Pertanyaan sederhana, dari sekian banyak jenis jabatan pimpinan tinggi madya yang diatur dalam UU Nomor 5 Tahun 2014 dan sekian banyak jabatan pimpinan tinggi madya setara eselon I/A yang tersebar di seluruh kementerian/lembaga di Indonesia, apakah tidak mencukupi untuk mengisi jabatan strategis sebagai penjabat gubernur yang hanya mengalami kekosongan di beberapa daerah?
Di Kementerian Pendayagunaan Aparatur Negara dan Reformasi Birokrasi, misalnya, tentu ada posisi seperti direktur jenderal, inspektur jenderal, dan jabatan setingkat Pimpinan Tinggi Madya di dalamnya.

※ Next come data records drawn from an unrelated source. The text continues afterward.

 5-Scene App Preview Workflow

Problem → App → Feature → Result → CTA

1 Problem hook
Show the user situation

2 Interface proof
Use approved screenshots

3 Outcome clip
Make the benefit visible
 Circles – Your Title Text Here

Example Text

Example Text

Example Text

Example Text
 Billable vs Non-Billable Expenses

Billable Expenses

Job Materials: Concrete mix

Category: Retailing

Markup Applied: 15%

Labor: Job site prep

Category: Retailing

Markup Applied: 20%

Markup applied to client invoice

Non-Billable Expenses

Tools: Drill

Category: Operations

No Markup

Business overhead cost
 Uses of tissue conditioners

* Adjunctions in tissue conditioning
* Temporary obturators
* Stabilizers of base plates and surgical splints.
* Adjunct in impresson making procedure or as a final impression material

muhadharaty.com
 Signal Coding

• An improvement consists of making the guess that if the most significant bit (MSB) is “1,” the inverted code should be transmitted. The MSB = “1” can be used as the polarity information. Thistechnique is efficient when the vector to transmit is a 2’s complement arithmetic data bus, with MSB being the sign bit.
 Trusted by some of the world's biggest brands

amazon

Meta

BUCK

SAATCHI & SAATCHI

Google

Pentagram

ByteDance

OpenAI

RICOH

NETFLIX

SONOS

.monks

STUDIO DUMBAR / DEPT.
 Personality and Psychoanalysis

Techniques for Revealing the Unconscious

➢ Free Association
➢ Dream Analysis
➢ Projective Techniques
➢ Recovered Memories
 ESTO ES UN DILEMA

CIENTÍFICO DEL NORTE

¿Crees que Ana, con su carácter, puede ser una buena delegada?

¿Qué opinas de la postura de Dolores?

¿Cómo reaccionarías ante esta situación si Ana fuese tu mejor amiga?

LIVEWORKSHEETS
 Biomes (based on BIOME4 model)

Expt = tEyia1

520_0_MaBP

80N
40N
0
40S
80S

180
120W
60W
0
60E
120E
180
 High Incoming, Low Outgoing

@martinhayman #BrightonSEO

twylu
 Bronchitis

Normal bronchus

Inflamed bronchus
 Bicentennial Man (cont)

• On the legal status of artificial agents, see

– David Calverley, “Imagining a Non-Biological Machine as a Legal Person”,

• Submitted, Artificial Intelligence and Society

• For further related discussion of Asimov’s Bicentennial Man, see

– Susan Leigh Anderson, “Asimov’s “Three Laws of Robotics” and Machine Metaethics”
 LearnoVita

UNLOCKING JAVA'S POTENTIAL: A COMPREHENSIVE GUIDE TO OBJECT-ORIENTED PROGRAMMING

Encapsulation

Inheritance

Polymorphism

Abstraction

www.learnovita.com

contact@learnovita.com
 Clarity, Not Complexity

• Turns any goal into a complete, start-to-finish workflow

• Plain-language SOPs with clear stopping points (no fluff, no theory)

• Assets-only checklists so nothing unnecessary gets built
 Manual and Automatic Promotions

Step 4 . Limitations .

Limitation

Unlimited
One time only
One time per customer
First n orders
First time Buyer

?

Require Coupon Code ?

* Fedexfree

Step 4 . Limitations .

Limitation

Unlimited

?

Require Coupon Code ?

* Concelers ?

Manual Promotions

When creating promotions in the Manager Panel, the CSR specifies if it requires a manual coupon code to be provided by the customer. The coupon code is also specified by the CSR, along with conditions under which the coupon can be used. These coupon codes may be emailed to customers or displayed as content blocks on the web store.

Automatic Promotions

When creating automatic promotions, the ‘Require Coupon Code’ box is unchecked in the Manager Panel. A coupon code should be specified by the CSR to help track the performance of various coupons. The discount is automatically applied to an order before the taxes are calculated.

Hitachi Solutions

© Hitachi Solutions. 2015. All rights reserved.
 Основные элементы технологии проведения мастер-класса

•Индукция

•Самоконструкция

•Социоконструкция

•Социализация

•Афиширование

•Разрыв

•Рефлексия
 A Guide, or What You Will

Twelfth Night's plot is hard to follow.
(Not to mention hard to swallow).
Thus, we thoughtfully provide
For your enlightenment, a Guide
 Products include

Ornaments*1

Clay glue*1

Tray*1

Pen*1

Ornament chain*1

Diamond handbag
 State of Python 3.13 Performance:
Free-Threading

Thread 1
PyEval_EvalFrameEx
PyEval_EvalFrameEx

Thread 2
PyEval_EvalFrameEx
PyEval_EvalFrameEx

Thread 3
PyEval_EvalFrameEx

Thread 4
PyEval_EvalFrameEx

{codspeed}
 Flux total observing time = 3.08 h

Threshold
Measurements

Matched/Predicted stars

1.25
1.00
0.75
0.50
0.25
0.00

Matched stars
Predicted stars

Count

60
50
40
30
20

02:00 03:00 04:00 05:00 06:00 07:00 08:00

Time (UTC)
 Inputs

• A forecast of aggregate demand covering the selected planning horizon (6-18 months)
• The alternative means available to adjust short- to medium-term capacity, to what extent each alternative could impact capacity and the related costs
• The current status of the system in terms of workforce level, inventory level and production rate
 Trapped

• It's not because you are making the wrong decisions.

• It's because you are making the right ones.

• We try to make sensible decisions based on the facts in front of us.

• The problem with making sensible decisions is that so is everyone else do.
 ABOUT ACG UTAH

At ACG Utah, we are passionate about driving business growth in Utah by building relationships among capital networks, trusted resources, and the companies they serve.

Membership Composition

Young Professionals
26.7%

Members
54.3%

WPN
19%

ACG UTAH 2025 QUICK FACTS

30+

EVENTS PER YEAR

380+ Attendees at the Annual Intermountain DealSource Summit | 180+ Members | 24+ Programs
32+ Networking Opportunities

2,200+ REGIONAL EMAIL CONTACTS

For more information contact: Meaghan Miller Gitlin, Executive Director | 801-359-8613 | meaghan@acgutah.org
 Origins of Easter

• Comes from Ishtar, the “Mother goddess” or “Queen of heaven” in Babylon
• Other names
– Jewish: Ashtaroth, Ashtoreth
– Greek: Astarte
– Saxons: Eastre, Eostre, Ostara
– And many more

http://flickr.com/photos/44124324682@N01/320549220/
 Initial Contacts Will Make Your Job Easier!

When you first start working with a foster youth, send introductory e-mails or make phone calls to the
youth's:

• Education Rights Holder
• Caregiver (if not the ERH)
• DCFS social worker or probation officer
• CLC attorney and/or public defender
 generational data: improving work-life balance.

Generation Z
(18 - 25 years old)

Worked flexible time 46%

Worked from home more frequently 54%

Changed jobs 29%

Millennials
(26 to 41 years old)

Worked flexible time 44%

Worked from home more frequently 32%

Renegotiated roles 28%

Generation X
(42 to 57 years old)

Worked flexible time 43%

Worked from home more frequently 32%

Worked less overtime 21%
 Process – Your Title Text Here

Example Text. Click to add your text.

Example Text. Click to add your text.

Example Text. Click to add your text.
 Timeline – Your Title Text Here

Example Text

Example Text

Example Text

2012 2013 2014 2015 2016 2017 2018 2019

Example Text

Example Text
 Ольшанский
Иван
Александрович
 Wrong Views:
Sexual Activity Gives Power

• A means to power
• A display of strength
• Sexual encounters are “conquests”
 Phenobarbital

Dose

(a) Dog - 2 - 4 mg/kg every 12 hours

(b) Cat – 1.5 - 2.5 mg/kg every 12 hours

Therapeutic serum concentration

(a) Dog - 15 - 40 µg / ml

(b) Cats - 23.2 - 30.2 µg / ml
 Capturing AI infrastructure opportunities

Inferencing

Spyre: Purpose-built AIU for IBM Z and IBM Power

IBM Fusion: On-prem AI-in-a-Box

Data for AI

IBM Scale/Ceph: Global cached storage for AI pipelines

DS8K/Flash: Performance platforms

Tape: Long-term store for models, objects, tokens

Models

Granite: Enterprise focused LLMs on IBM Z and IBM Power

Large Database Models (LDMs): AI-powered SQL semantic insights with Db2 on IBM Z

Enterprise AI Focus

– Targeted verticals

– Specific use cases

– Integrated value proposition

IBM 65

Begitu juga dengan kementerian/lembaga lain yang pada hari ini berjumlah lebih dari 34 kementerian/lembaga. Dalam konteks saat ini, Kementerian Dalam Negeri seakan kehilangan akal untuk mencari penjabat gubernur selevel eselon I/A yang hanya diisi untuk beberapa daerah. Hal ini sungguh sangat disayangkan.
Berharap kepada Presiden
Oleh karena itu, dalam rangka mewujudkan pilkada yang adil, jujur, dan bertanggungjawab serta mewujudkan penyelenggaraan pemerintahan yang baik dan bersih, kita semua berharap ke depan Menteri Dalam Negeri dalam hal pengisian jabatan Penjabat Gubernur hendaknya mengacu kepada Peraturan Perundang-undangan yang lebih tinggi semisal UU Nomor 2 Tahun 2002, UU Nomor 10 Tahun 2016, UU Nomor 23 Tahun 2014, dan UU Nomor 5 Tahun 2014.
Kedua, Menteri Dalam Negeri diharapkan dapat mengubah frasa Pasal 4 ayat (2) Peraturan Menteri Dalam Negeri Nomor 1 Tahun 2018 tentang Cuti Di luar Tanggungan Negara, yaitu dengan menghilangkan klausul, “setingkat di lingkup pemerintahan pusat/provinsi”, sehingga tidak mengaburkan inti dari suatu norma.
Ketiga, mengembalikan posisi Kepolisian Negara Republik Indonesia kepada khittah konstitusional merupakan sebuah keharusan. Sebab, hal tersebut merupakan amanat Undang-Undang Dasar NRI Tahun 1945 dan UU Nomor 2 Tahun 2002 tentang Kepolisian Negara Republik Indonesia.
Terakhir, kita berharap Presiden Joko Widodo tidak menerbitkan produk hukumnya, yaitu Keputusan Presiden tentang Pengangkatan Penjabat Gubernur yang diisi dari kalangan TNI/Polri (Non-Pimpinan Tinggi Madya) di setiap daerah yang mengalami kekosongan hukum. Jika kebijakan tersebut tidak dihiraukan oleh Presiden, ini akan menjadi preseden buruk terhadap demokrasi di Indonesia: untuk menjadi Penjabat Gubernur lambat laun akan bergeser menjadi-jadi penjabat gubernur.